Our eyesight is a precious thing. Deterioration in our vision is not always noticeable until the damage done is irreversible.
Nor are eye strain and ageing the only factors in our sight getting worse. Medical conditions like diabetes and glaucoma pose some of the biggest threats to eyesight.
That’s why experts advise that looking after your eyes should be part and parcel of your general health routines. Regular check ups, a healthy lifestyle, not ignoring it if you suspect something is wrong and avoiding known risk factors all play a part in protecting your eyesight long term.
Here are some top tips from the professionals for boosting your eye health.
Keep up with regular eye tests
When it comes to looking after your eyes long term, there really is no substitute for regular eye tests. The recommendation is to take a test at least once every two years, although this may increase if you are older or you have a history of issues with your eyesight. Always follow your optician’s advice.
The reason eye tests are so important is because they don’t just look at things like short or long sightedness which might affect your need to wear glasses or contact lenses. During an eye test, you will also be screened for several conditions that affect your eyes, including glaucoma – one of the leading causes of blindness amongst the over-60s which can irreversibly damage your optic nerve without any symptoms.
If getting to the opticians is an issue for you, you can now arrange free NHS eye tests at home with a visit from a qualified optician. This service is available to anyone aged 60 or over, anyone younger who is registered blind or partially sighted, or anyone who is diagnosed with or at risk from diabetes and glaucoma. Find out more about home eye tests in Warwickshire.
Stick to a healthy diet
We’ve mentioned diabetes above. Diabetes is a major risk factor for sight loss because imbalances in blood sugar can lead to damage to the retina. Many diabetics first notice changes such as their vision becoming blurred. With prompt intervention, these symptoms can be controlled.

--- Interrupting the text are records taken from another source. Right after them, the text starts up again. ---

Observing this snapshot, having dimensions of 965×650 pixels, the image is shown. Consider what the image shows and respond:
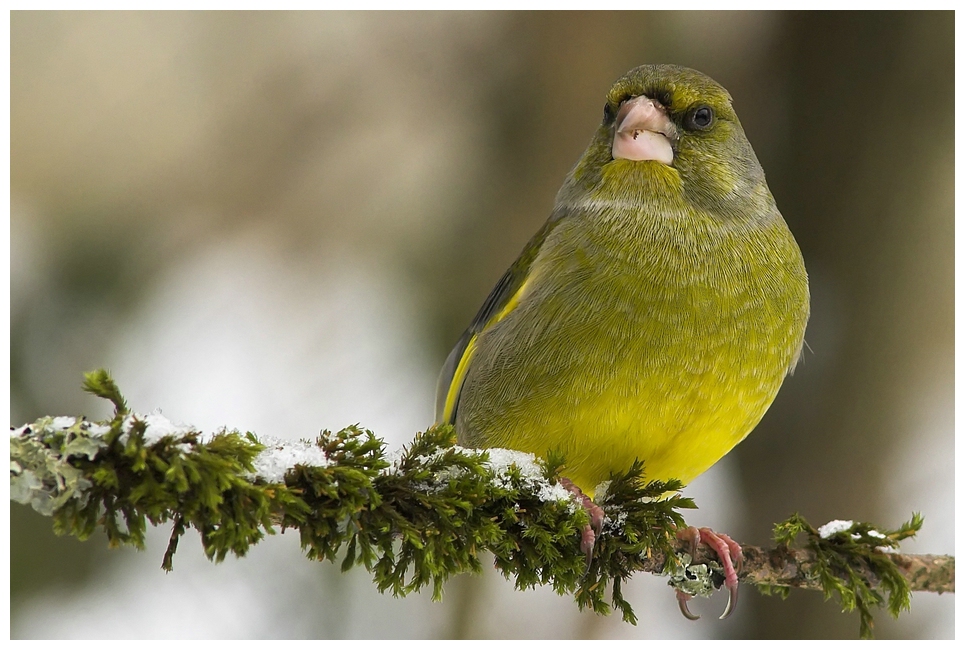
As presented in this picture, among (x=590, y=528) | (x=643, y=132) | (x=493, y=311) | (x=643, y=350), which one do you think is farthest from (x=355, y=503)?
(x=643, y=132)

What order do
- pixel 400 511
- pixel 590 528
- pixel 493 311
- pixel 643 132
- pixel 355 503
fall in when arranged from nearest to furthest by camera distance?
pixel 355 503
pixel 400 511
pixel 590 528
pixel 643 132
pixel 493 311

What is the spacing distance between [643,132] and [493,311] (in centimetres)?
71

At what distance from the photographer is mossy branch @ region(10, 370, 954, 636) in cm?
146

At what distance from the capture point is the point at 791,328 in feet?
8.32

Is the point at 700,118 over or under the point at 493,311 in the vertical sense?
over

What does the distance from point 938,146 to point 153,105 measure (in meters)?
3.50

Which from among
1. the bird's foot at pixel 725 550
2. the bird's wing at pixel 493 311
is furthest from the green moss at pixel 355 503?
the bird's wing at pixel 493 311

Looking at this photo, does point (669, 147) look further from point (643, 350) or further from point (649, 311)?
point (643, 350)

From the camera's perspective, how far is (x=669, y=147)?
266 centimetres

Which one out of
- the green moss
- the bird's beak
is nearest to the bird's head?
the bird's beak

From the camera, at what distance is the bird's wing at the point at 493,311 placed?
2.76 meters

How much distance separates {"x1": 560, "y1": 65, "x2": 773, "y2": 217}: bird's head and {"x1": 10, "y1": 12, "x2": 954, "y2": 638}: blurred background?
1.35 m

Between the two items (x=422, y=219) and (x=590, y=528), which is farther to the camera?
(x=422, y=219)
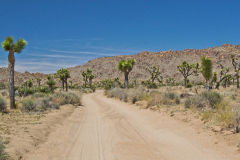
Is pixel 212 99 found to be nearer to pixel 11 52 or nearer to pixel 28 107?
pixel 28 107

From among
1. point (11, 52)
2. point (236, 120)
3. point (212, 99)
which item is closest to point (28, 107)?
point (11, 52)

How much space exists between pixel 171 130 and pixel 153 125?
1396 mm

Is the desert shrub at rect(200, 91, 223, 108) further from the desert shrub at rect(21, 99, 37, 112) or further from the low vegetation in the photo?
the desert shrub at rect(21, 99, 37, 112)

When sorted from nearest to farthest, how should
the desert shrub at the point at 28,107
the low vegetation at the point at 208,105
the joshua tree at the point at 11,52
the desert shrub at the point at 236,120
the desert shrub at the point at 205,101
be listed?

But it is vital that measures taken to protect your eyes are part of a wider approach to managing diabetes.
Diet is critical. A healthy, balanced diet low in processed carbohydrates plays a central role in helping to regulate blood sugar levels, therefore minimising the risk of retina damage. Obesity is also a major risk factor for Type 2 diabetes, so any action you can take to lose weight, such as altering your diet and increasing the amount of exercise you take, will also help to protect your eyes.

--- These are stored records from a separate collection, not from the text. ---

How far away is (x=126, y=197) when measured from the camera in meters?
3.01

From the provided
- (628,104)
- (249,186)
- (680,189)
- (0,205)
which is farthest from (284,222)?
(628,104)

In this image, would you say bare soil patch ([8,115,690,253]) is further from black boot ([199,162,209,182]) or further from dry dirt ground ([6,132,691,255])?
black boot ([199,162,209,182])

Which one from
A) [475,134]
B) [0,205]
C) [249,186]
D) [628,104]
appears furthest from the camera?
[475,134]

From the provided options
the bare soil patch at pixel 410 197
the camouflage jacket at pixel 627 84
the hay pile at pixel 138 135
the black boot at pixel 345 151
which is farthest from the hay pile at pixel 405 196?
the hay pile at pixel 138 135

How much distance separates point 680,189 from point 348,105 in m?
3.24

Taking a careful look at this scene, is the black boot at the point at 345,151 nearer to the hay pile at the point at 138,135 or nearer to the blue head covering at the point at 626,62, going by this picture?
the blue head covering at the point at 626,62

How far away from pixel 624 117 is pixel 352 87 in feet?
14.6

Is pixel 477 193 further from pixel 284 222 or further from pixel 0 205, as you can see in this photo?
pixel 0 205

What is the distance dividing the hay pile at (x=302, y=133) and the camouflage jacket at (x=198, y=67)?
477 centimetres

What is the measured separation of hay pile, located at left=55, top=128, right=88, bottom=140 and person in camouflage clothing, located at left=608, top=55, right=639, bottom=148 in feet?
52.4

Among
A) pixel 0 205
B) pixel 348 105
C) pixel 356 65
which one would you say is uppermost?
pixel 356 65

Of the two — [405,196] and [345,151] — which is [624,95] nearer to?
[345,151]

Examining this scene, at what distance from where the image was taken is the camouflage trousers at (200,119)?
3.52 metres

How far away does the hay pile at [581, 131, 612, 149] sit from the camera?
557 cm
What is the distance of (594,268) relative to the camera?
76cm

These days we all know about the many negative effects smoking has on our health. But one of the lesser known health risks associated with smoking is the fact that it can damage our eyesight.
Research has shown that smoking doubles the risk of age-related macular degeneration (AMD). The macula is a specific part of your retina that controls your vision when you look directly at an object. AMD can make it difficult to focus or even lead to ‘blank’ patches in the centre of your vision. There are few treatment options for advanced AMD.

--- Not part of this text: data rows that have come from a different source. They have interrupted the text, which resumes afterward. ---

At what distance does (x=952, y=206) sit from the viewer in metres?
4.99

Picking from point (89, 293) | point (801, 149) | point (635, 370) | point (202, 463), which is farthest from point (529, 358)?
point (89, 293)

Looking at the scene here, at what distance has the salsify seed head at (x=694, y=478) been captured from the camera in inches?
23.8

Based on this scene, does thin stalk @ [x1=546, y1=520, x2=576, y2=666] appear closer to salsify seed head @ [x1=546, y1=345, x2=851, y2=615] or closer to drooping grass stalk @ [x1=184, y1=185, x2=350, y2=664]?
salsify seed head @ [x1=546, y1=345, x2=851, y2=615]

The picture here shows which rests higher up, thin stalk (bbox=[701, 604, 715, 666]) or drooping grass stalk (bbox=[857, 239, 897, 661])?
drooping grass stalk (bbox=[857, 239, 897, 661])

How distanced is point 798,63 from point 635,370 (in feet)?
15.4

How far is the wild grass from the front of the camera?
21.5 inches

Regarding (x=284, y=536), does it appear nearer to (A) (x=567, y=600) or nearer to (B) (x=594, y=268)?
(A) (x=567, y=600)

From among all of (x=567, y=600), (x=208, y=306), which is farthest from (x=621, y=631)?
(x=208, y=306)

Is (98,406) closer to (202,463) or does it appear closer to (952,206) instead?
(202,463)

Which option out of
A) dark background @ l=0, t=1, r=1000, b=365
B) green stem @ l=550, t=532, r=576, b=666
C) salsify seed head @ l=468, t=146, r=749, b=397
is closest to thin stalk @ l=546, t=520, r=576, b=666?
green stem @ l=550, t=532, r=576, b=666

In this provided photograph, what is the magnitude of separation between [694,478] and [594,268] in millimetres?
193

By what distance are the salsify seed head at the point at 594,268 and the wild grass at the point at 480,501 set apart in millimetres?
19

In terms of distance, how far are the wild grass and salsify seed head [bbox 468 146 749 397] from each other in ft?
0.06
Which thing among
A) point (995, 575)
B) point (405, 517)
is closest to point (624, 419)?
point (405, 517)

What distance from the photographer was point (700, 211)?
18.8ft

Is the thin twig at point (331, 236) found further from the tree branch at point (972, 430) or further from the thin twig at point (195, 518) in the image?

As well as AMD, smoking is linked to increased risk of cataracts and can also make retinal damage associated with diabetes worse.
Drink plenty of water
Another issue smoking or exposure to other people’s smoke can cause is dry eye syndrome. This is a condition where your eyes don’t produce enough fluids (tears, to you and me), leading to sore, irritable eyes that you are tempted to rub all the time. People who wear contact lenses also commonly complain of dry eye syndrome.
A very simple solution for avoiding the worst effects of dry eyes is to drink plenty. The better hydrated you are, the more fluids your body has available to produce tears. Remember, ‘wet’ eyes are actually a natural defence against foreign bodies getting into and damaging our eyes, so it makes sense to back up this important function by drinking plenty.
If dry eyes are still an issue even though you are keeping well hydrated, eye drops can help to supplement your natural defences. People who wear contact lenses often turn to eye drops to help keep their eyes moist.
Protect your eyes from the sun
Finally, if you are out and about in bright sunshine for any length of time, it is important to protect your eyes from the harmful effects of UV radiation by wearing sunglasses. The risks of skin cancer from overexposure to sunlight have been the focus of decades of public health campaigns, and we all know about covering up and wearing plenty of high-factor sunscreen if we are spending time in the sun.
But UV radiation from the sun can have an equally damaging impact on our eyes. If you have a prescription for glasses, speak to your optician about getting a sunglasses prescription to go with it. Or if you choose to buy a non-prescription pair off the shelf, check the label to make sure it conforms with British Standard BS EN ISO 12312-1 – the industry standard for certified UV protection.